Buddy Major, Mike's father and a top professional calf roper and rancher, shared his skills with his son. Mike, who still team ropes today, roped professionally for a few years and spent 14 years riding bulls and saddle broncs. Throughout the 1990s, he competed in ranch rodeos and by 2002 had focused on working cow-horse competition, followed by ranch-horse versatility events.
In 1990, Mike purchased the old Flying A Ranch, which Gene Autry once owned.

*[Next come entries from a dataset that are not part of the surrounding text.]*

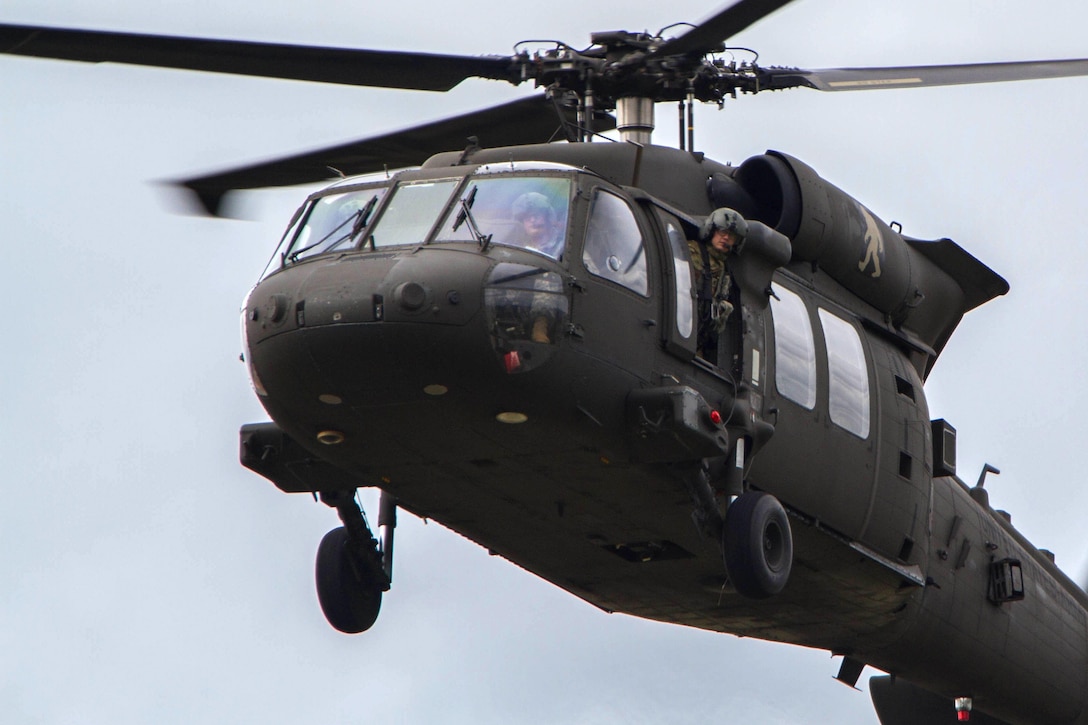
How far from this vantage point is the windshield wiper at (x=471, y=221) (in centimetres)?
1235

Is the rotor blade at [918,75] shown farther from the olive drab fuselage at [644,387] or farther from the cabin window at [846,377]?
the cabin window at [846,377]

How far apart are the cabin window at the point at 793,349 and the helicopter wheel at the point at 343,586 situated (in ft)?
10.8

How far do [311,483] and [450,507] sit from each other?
1.05 meters

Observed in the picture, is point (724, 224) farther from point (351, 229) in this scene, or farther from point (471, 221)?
point (351, 229)

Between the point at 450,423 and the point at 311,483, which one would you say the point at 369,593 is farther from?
the point at 450,423

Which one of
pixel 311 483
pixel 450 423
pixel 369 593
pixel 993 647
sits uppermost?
pixel 450 423

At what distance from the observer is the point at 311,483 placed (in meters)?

There, Mike and wife Holly who he married in 2000 operate the Major Cattle Company, which includes about 1,000 yearlings and a horse-breeding operation, as well as the mother-cow herd on their Belen, New Mexico, ranch.

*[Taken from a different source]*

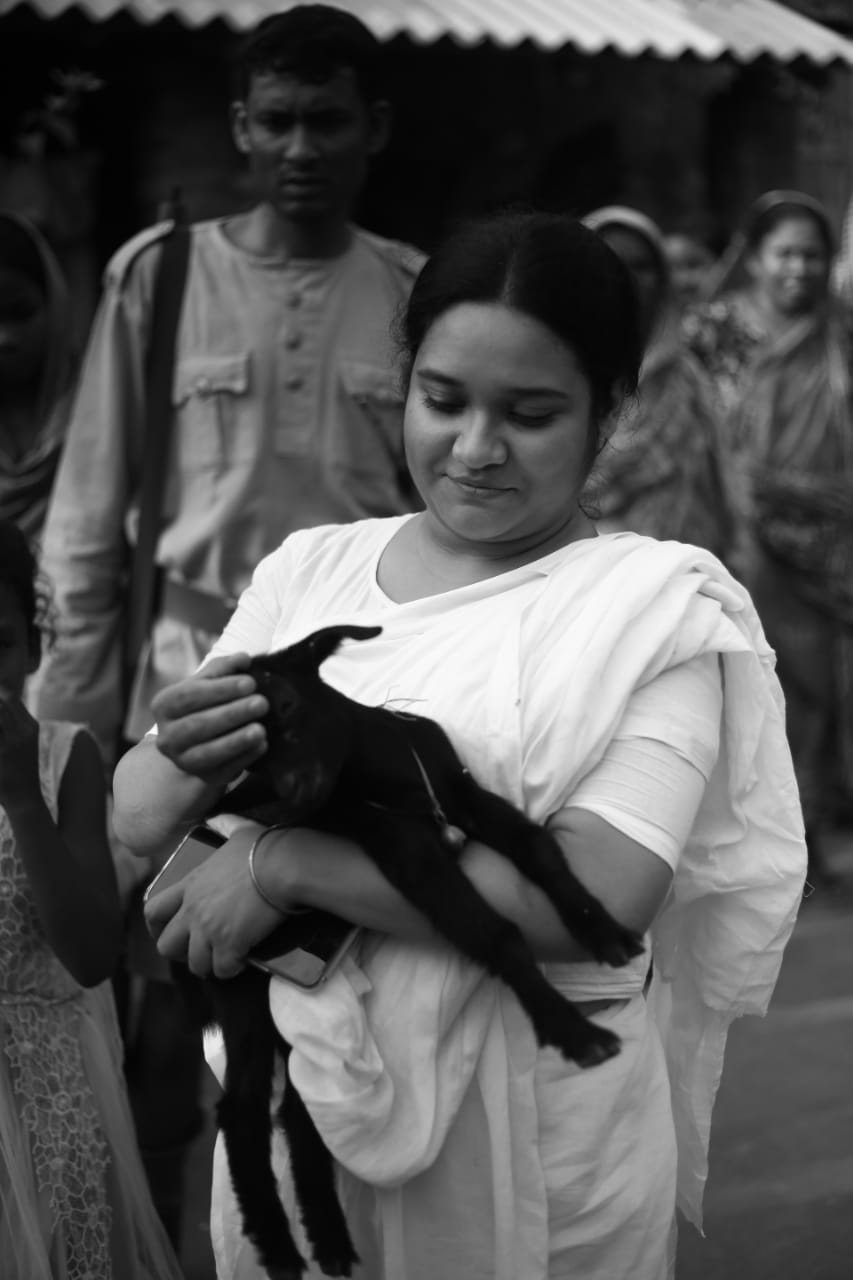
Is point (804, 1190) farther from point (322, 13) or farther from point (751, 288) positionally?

Mike continues the legacy and traditions founded by his grandfather breeding superb cow-horses through bloodline and breeding program with a Leo- and Three Chicks-bred stallion, followed by a Mito Bars-bred horse and later a stallion with Beduino, Rebel Cause and Truckle Feature bloodlines.
The Major stallion line-up currently includes Smart Whiskey Doc, the 2006 American Quarter Horse Association Select World Champion Working Cow Horse and 2003 Open High-Point Ranch Horse Versatility Stallion, and Love A Little Devil and RPM Mr Stylish, who both have National Cutting Horse Association money-earnings, as well as AQHA points. Most recently, an own son of Shining Spark out of a Little Peppy mare has been added to the line-up.
Mike in addition to the TEN GRAND prize money as the “Great American Horseman,” of The Project Cowboy will also receive a Martin trophy Saddle, Gist trophy buckle, as well as an invitation to appear at the 2011 Road to the Horse Legends World Championship and 2011 Extreme Mustang Makeover Events in addition to other major equine events and expos. Congratulations to Mike for his true superb horsemanship and the many contestants who participated in the Project Cowboy event.